# [Arbeitsauftrag A]
Prüfe die folgenden Aussagen am Auszug über Histaminintoleranz und beantworte jede mit Ja oder Nein samt den entscheidenden Worten als wörtlichem Zitat: (i) Für die Histaminintoleranz gibt es eine wissenschaftlich etablierte Diagnostik. (ii) In frisch gefangenem Fisch ist kein Histamin zu finden. (iii) Der Körper bildet Histamin selbst.
# [Arbeitsauftrag B]
Setze bitte den Auszug über Histaminintoleranz nach seinem letzten Satz fort.

# [Bereitgestellter Auszug]
▽

Bei der Suche nach den Ursachen tappen die Forscher im Dunkeln

Andere Intoleranzen, etwa gegen Fruchtzucker oder Weizen, seien seltener, so der Ernährungsmediziner. Auch die häufig beschriebene Intoleranz gegen Histamin werde überschätzt. Histamin wird vom Körper bei bestimmten Immunreaktionen selbst gebildet und auch wieder abgebaut. Histamin ist in vielen Lebensmitteln vorhanden, und bei Menschen, die es nicht vertragen, wird der Stoff möglicherweise nicht schnell genug vom Körper abgebaut. Allerdings tappe man bei der Suche nach den Ursachen im Dunkeln, erklärte Bischoff. Es gebe auch keine wissenschaftlich etablierte Diagnostik, ebenso wenig eine Therapie.

Man könne versuchen, auf Lebensmittel mit Histamin zu verzichten. Doch das sei extrem schwierig, denn der Histamingehalt hänge auch von der Verarbeitung oder dem Zustand der Produkte ab. Beispiel Fisch: „In frisch gefangenem Fisch findet man gar kein Histamin. Ist er in Stuttgart angekommen, enthält er Histamin. Und wenn der Fisch noch eine Weile lagert, muss mit weiteren Mengen Histamin gerechnet werden“, so Bischoff. Diese Art der Intoleranz sei ein schwieriges Krankheitsbild.

△

Gespeicherte Daten
▽

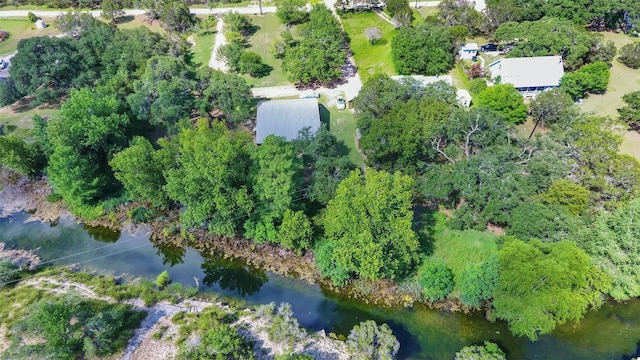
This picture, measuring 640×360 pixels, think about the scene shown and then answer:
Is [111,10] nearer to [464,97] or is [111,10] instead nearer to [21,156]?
[21,156]

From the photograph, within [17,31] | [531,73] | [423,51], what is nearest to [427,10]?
[423,51]

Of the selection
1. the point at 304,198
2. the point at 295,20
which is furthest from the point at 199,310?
the point at 295,20

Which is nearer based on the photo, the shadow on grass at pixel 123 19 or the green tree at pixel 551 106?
the green tree at pixel 551 106

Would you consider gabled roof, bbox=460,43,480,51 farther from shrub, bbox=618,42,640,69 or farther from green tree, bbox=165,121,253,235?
green tree, bbox=165,121,253,235

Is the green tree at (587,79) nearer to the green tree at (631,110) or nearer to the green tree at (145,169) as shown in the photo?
the green tree at (631,110)

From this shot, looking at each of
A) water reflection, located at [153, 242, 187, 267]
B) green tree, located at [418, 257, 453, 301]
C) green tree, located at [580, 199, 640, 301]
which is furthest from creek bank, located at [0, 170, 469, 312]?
green tree, located at [580, 199, 640, 301]

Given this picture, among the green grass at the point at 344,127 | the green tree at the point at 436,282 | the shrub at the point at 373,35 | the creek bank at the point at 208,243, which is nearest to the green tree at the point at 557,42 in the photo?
the shrub at the point at 373,35

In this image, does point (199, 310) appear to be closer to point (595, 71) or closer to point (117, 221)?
point (117, 221)
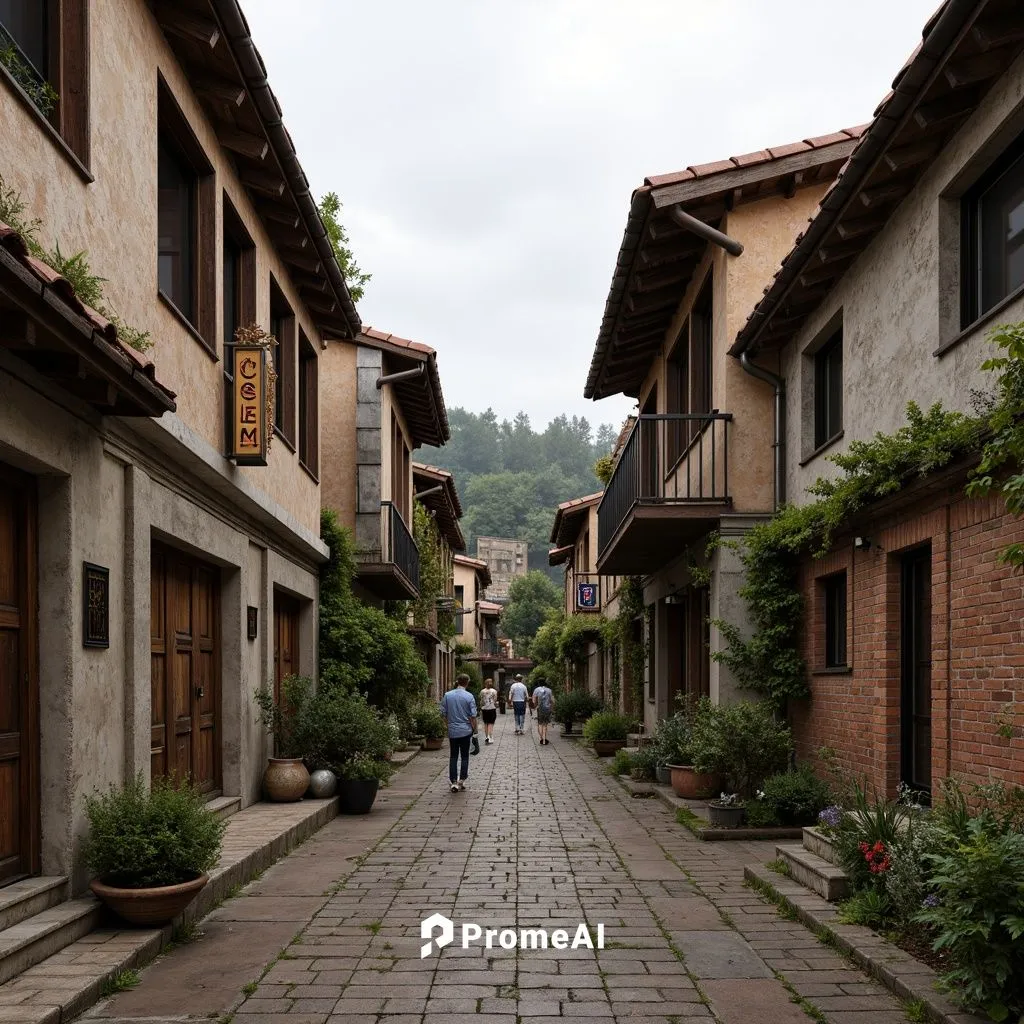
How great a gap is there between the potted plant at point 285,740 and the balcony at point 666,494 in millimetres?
4478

△

# [Erwartete Ausgabe A]
(i) Nein: „Es gebe auch keine wissenschaftlich etablierte Diagnostik, ebenso wenig eine Therapie.“
(ii) Ja: „In frisch gefangenem Fisch findet man gar kein Histamin.“
(iii) Ja: „Histamin wird vom Körper bei bestimmten Immunreaktionen selbst gebildet und auch wieder abgebaut.“

# [Erwartete Ausgabe B]
Klar abzugrenzen sind hingegen Allergien. Diese zu erforschen ist eine der Aufgaben des Wissenschaftlers. Dazu gehört die Ursachenfindung ebenso wie die Entwicklung erfolgreicher Therapien. So gibt es etwa seit zwei Jahren eine Leitlinie zur Behandlung von Nahrungsmittelallergien, an der Bischoff maßgeblich mitgearbeitet hat. Allergien können im Gegensatz zu Intoleranzen lebensgefährlich werden. Bei einem anaphylaktischen Schock bricht der Kreislauf zusammen, lebenswichtige Organe versagen, und dies kann schließlich tödlich enden – innerhalb weniger Minuten. Lebensmittelallergien sind dabei gefährlicher als etwa eine Allergie gegen Pollen. Zu den Nahrungsmitteln mit dem höchsten allergenen Potenzial zählen Nüsse, allen vorweg die Erdnuss. Schon winzige Mengen können eine allergische Reaktion auslösen.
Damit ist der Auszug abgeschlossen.